Un pas réjouissant pour lutter contre la violence sexualisée sur internet
Le Conseil national a accepté aujourd’hui une motion Verte demandant un cadre légal pour lutter contre les deepfakes sexualisés. Un pas réjouissant pour la protection des femmes, des enfants et des minorités de genre, principales victimes des violences sexualisées sur internet. Et un succès pour les VERT-E-S, appuyé-e-s par 25 000 personnes, qui ont su convaincre le parlement de la nécessité d’agir.
Le 9 juin, les VERT-E-S ont déposé une pétition munie de 25’000 signatures pour demander l’interdiction des applications générant des nus sur internet, mais aussi une véritable régulation des plateformes et plus de moyens contre les violences sexistes et sexuelles. Grâce à cette pression, le Conseil national a accepté aujourd’hui de créer un cadre légal pour lutter contre les deepfakes sexualisés.
« C’est un pas important pour la lutte contre les violences sexualisées et sexistes sur internet, mais aussi contre la toute-puissance des fournisseurs d’IA qui préfèrent le profit à la protection des personnes», commente Raphaël Mahaim, conseiller national VD.
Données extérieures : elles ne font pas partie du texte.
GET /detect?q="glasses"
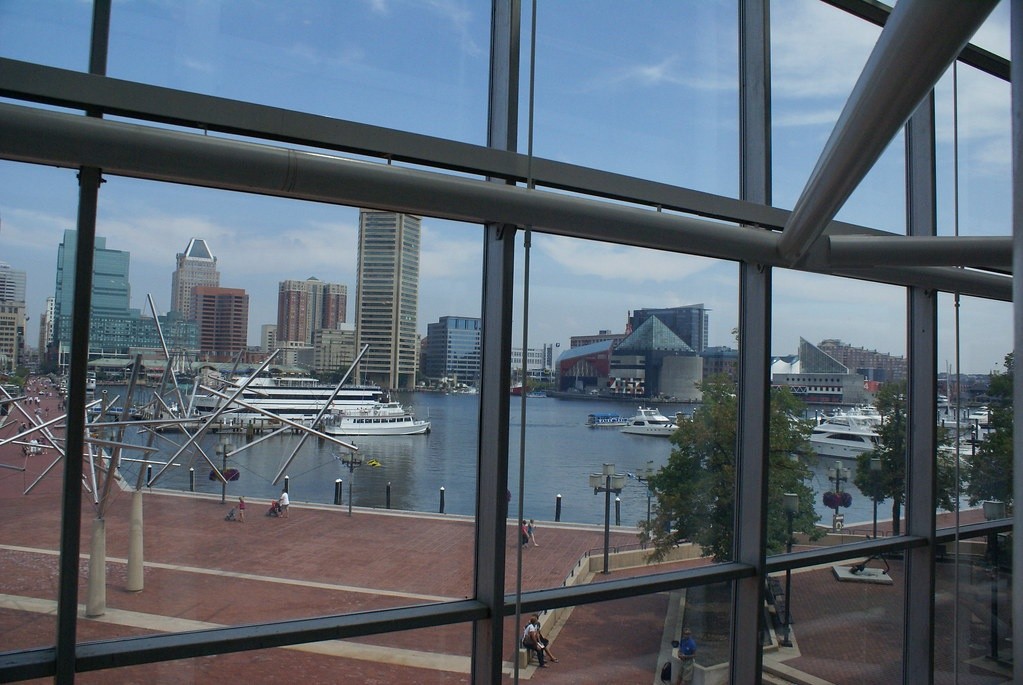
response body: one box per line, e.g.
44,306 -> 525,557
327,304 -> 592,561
685,632 -> 691,635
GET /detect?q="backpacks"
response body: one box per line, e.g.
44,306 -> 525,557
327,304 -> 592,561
660,662 -> 671,684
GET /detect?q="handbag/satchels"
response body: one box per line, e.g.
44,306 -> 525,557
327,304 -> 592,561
541,638 -> 549,647
523,627 -> 537,649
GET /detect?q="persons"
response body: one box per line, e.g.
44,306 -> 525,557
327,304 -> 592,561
522,613 -> 559,668
522,518 -> 540,549
90,434 -> 97,463
23,375 -> 66,417
672,627 -> 698,685
271,489 -> 290,518
18,420 -> 48,457
232,496 -> 246,523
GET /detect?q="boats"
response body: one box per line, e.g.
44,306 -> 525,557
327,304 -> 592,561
937,395 -> 993,455
324,402 -> 431,436
186,376 -> 405,423
668,412 -> 693,424
510,382 -> 529,395
620,406 -> 679,437
796,404 -> 892,461
585,413 -> 628,427
526,391 -> 547,398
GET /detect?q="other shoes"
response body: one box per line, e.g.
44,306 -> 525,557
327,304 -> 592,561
542,664 -> 549,667
553,658 -> 559,663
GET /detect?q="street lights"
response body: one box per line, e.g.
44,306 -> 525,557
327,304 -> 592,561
342,441 -> 365,517
781,493 -> 799,647
635,461 -> 664,537
590,464 -> 626,574
215,438 -> 236,504
828,461 -> 850,514
983,501 -> 1006,659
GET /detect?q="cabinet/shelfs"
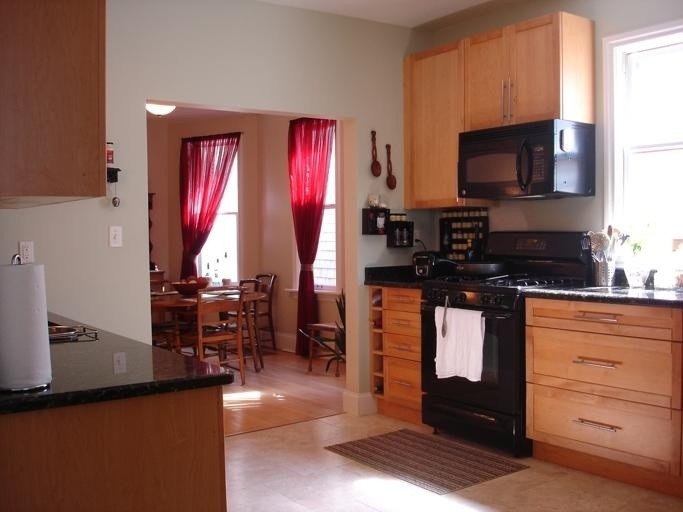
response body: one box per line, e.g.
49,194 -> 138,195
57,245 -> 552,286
402,39 -> 498,210
0,385 -> 230,512
0,0 -> 107,213
524,297 -> 683,499
368,285 -> 423,428
462,10 -> 597,132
Se retrouver dénudé-e, à son insu, sur internet est profondément traumatisant. Et une fois que le mal est fait, il est quasi impossible d’effacer ces images dégradantes. L’enjeu ne se situe pas seulement au niveau du droit pénal, mais en amont au niveau de la technologie. Désormais, les fournisseurs d’IA générative devront évaluer les risques et les dommages quant à la création d’hypertrucages sexualisés et prendre des mesures de protection.
Les deepfakes pornographiques non consentis s’inscrivent dans le continuum des violences sexuelles et sexistes, commises par des hommes sur des femmes et des minorités de genre, et avec le blanc-seing des géants de la tech. Les VERT-E-S continueront à s’engager avec force pour une vraie réglementation des plateformes.